§ Data for the task:

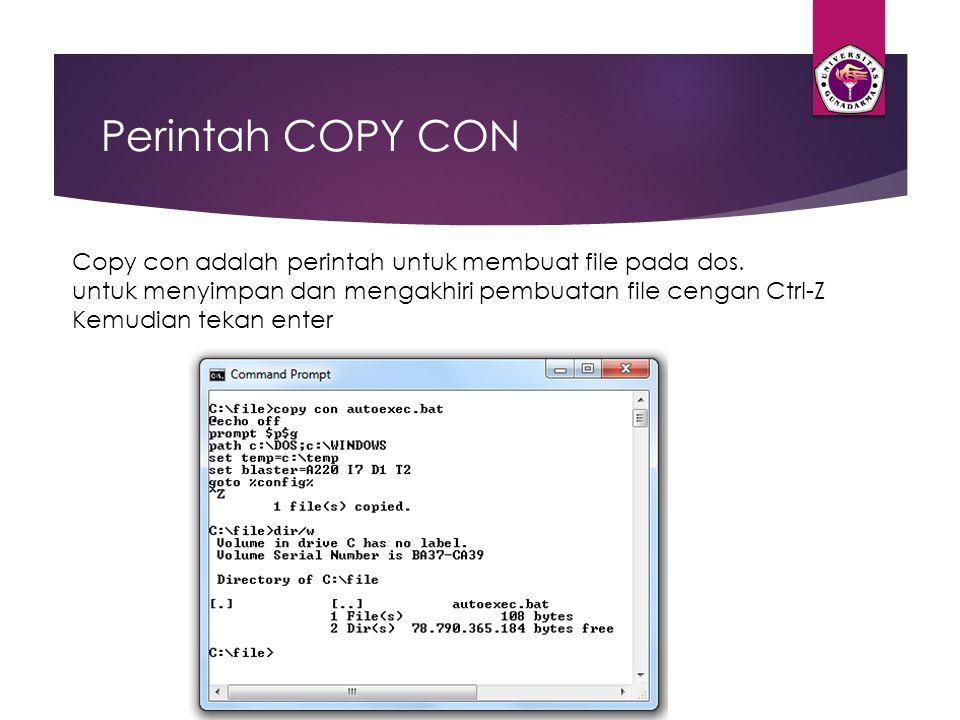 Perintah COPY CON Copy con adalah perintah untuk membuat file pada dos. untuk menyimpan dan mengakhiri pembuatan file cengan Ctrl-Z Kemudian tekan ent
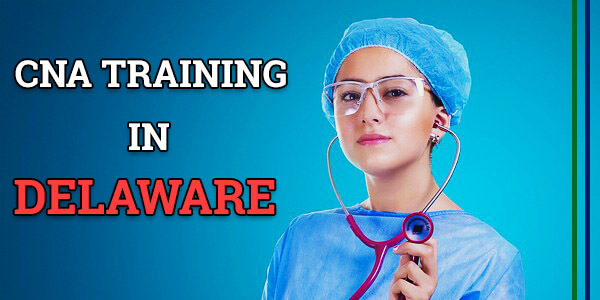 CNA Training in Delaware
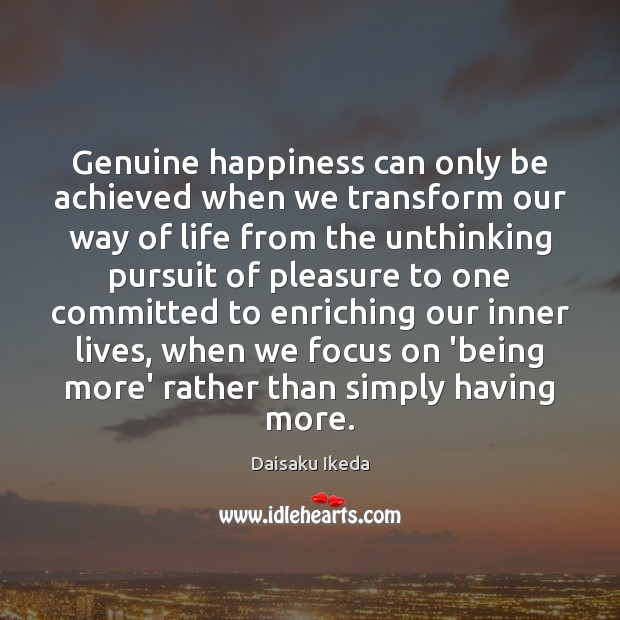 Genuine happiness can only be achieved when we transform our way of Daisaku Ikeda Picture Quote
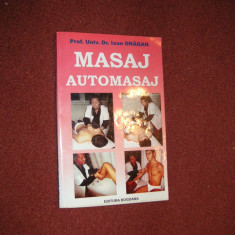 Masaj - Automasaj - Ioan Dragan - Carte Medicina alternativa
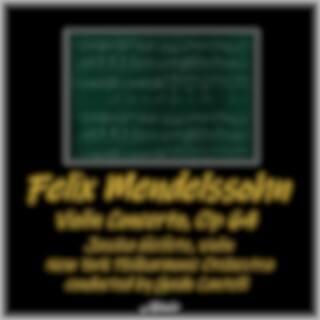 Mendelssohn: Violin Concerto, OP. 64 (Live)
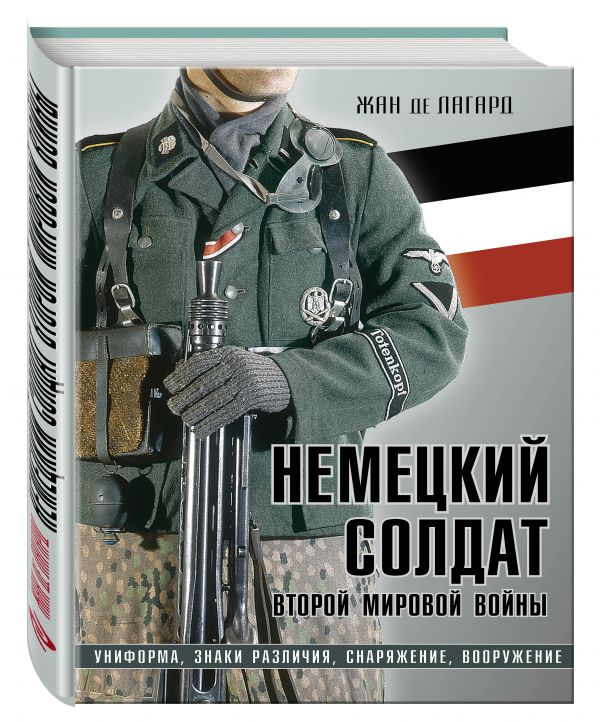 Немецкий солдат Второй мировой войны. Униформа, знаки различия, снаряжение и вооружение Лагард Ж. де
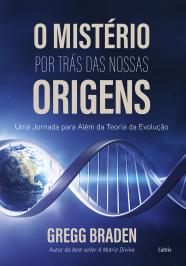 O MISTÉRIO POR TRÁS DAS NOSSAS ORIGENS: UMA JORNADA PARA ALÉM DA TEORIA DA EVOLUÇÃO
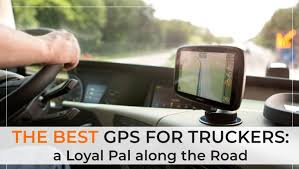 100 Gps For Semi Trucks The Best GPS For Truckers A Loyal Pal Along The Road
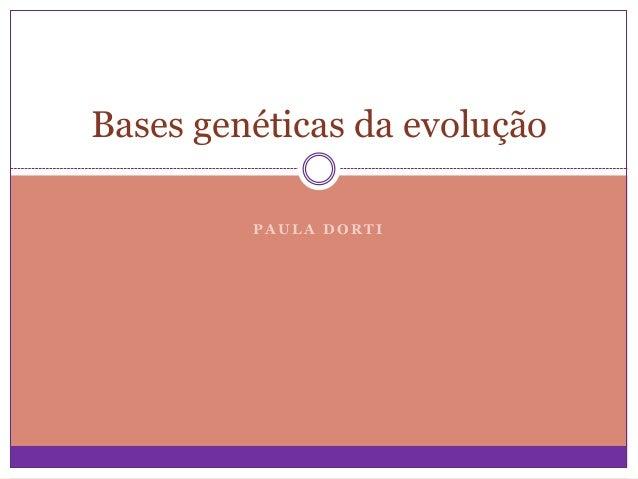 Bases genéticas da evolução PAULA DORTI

§ Problem to solve: Reproduce the material above exactly, but only from the line with "Masaj - Automasaj" through its last line, leaving pictures out.

§ Final answer:
 Masaj - Automasaj - Ioan Dragan - Carte Medicina alternativa
 Mendelssohn: Violin Concerto, OP. 64 (Live)
 Немецкий солдат Второй мировой войны. Униформа, знаки различия, снаряжение и вооружение Лагард Ж. де
 O MISTÉRIO POR TRÁS DAS NOSSAS ORIGENS: UMA JORNADA PARA ALÉM DA TEORIA DA EVOLUÇÃO
 100 Gps For Semi Trucks The Best GPS For Truckers A Loyal Pal Along The Road
 Bases genéticas da evolução PAULA DORTI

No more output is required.